Factors that appear to influence card issuance and final result in EPL matches
Appendix to report
Data cleaning
# A tibble: 8,020 × 12
Div Date HomeTeam AwayTeam FTHG FTAG FTR Referee HY AY HR
<chr> <chr> <chr> <chr> <int> <int> <chr> <chr> <int> <int> <int>
1 E0 19/08/00 Charlton Man City 4 0 H Rob Ha… 1 2 0
2 E0 19/08/00 Chelsea West Ham 4 2 H Graham… 1 2 0
3 E0 19/08/00 Coventry Middles… 1 3 A Barry … 5 3 1
4 E0 19/08/00 Derby Southam… 2 2 D Andy D… 1 1 0
5 E0 19/08/00 Leeds Everton 2 0 H Dermot… 1 3 0
6 E0 19/08/00 Leicester Aston V… 0 0 D Mike R… 2 3 0
7 E0 19/08/00 Liverpool Bradford 1 0 H Paul D… 1 1 0
8 E0 19/08/00 Sunderla… Arsenal 1 0 H Steve … 3 1 0
9 E0 19/08/00 Tottenham Ipswich 3 1 H Alan W… 0 0 0
10 E0 20/08/00 Man Unit… Newcast… 2 0 H Steve … 0 1 0
# ℹ 8,010 more rows
# ℹ 1 more variable: AR <int>
We performed a data-cleaning process to prepare a comprehensive dataset of selected information for all English Premier League (EPL) matches within a specified time period, which can be used for further analysis.

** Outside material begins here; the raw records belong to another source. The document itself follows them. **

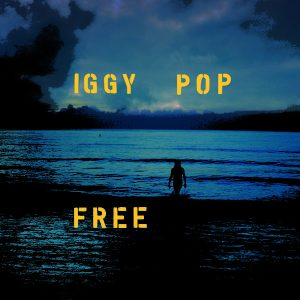 Iggy Pop – Free (Caroline International/Loma Vista, 2019) di Gianni Vittorio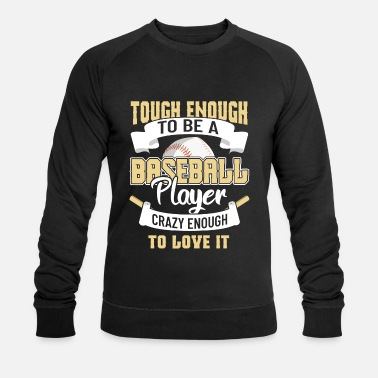 Baseball Players Baseball player baseball player - Men's Organic Sweatshirt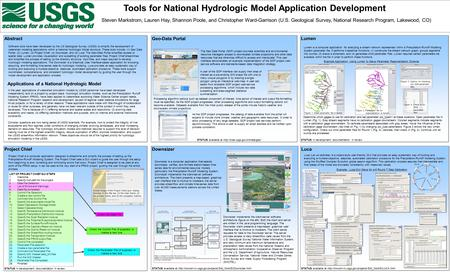 Tools for National Hydrologic Model Application Development Steven Markstrom, Lauren Hay, Shannon Poole, and Christopher Ward-Garrison (U.S. Geological.
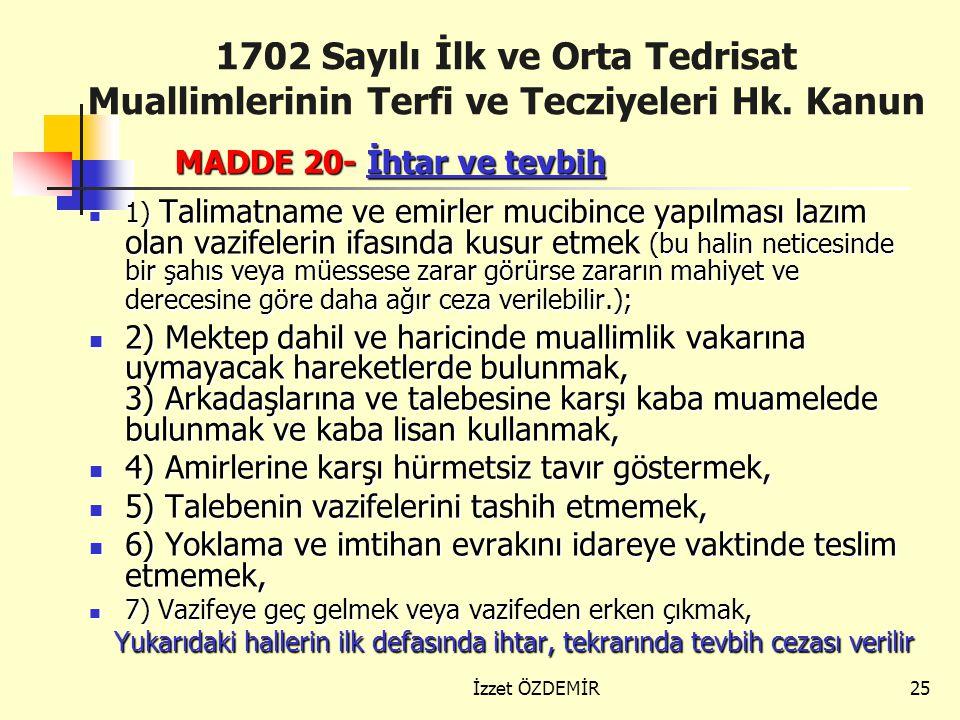 1702 Sayılı İlk ve Orta Tedrisat Muallimlerinin Terfi ve Tecziyeleri Hk. Kanun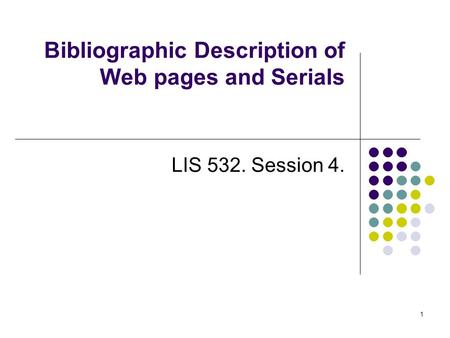 Bibliographic Description of Web pages and Serials LIS 532. Session 4. 1.
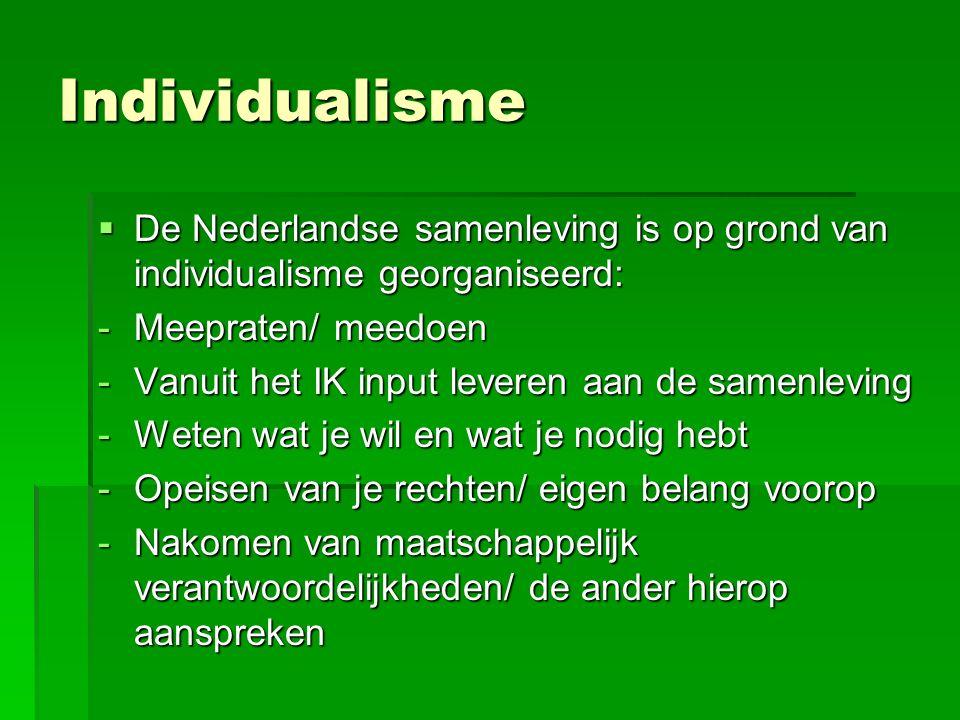 Individualisme  De Nederlandse samenleving is op grond van individualisme georganiseerd: -Meepraten/ meedoen -Vanuit het IK input leveren aan de samenleving -Weten wat je wil en wat je nodig hebt -Opeisen van je rechten/ eigen belang voorop -Nakomen van maatschappelijk verantwoordelijkheden/ de ander hierop aanspreken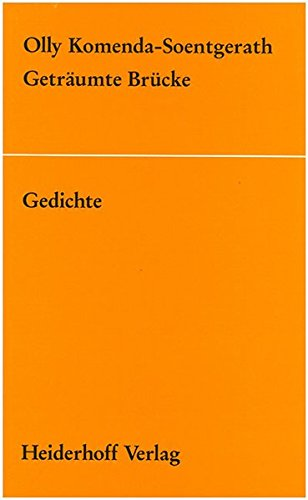 Geträumte Brücke.: Gedichte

First, we imported 22 CSV files that contain data for the EPL from the 2000-01 to the 2021-22 seasons.
Second, we narrowed down the dataset to only include specific columns relevant to our analysis, including Div, Date, HomeTeam, AwayTeam, FTHG (Full Time Home Goals), FTAG (Full Time Away Goals), FTR (Full Time Result), Referee, HY (Home Yellow Cards), AY (Away Yellow Cards), HR (Home Red Cards), and AR (Away Red Cards).
Third, we combined the selected data into one dataset using the rbind() function.
Fourth, we saved the resulting combined dataset to a new CSV file named “epl.csv”.
Finally, we displayed the combined dataset as a tibble using the tibble() function for reference.